[start of Stored records]

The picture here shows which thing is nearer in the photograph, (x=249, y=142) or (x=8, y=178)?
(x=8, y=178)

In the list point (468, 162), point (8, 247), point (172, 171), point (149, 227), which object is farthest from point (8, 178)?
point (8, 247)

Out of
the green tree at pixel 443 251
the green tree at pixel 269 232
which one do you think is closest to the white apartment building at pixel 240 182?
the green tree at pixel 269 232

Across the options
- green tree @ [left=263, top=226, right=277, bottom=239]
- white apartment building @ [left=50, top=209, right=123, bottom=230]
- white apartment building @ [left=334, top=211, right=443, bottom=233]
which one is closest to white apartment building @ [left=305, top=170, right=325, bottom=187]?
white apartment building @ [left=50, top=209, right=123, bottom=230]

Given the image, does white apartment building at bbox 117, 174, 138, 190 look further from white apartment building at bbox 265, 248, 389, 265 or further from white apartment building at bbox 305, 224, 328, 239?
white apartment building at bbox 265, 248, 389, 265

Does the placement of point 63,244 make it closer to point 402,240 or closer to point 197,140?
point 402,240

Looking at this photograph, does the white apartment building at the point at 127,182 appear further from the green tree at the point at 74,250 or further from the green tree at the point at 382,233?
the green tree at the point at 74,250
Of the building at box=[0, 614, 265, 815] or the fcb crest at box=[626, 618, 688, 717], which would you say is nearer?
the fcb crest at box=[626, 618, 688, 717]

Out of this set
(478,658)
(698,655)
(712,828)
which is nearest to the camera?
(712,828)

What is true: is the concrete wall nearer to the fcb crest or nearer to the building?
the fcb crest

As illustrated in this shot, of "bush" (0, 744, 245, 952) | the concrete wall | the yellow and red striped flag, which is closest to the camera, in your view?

[end of Stored records]

All of the lines above need to be given again exactly.

The picture here shows which thing is nearer in the photograph, (x=249, y=142) or (x=8, y=178)?
(x=8, y=178)

In the list point (468, 162), point (8, 247), point (172, 171), point (149, 227), which object is farthest from point (8, 178)?
point (8, 247)

Out of
the green tree at pixel 443 251
the green tree at pixel 269 232
which one do you think is closest to the white apartment building at pixel 240 182?
the green tree at pixel 269 232

Across the options
- green tree @ [left=263, top=226, right=277, bottom=239]
- white apartment building @ [left=50, top=209, right=123, bottom=230]
- white apartment building @ [left=334, top=211, right=443, bottom=233]
which one is closest to white apartment building @ [left=305, top=170, right=325, bottom=187]?
white apartment building @ [left=50, top=209, right=123, bottom=230]

Given the image, does white apartment building at bbox 117, 174, 138, 190 look further from white apartment building at bbox 265, 248, 389, 265 or further from white apartment building at bbox 305, 224, 328, 239?
white apartment building at bbox 265, 248, 389, 265

Does the placement of point 63,244 make it closer to point 402,240 or closer to point 197,140?
point 402,240

Looking at this photograph, does the white apartment building at the point at 127,182 appear further from the green tree at the point at 74,250 or further from the green tree at the point at 382,233?
the green tree at the point at 74,250
Of the building at box=[0, 614, 265, 815] or the fcb crest at box=[626, 618, 688, 717], which would you say is nearer?
the fcb crest at box=[626, 618, 688, 717]

Out of this set
(478,658)
(698,655)
(712,828)
which is nearest to the camera?
(712,828)

What is true: is the concrete wall nearer to the fcb crest or nearer to the building?
the fcb crest

As illustrated in this shot, of "bush" (0, 744, 245, 952) | the concrete wall | the yellow and red striped flag, which is closest to the camera, in your view?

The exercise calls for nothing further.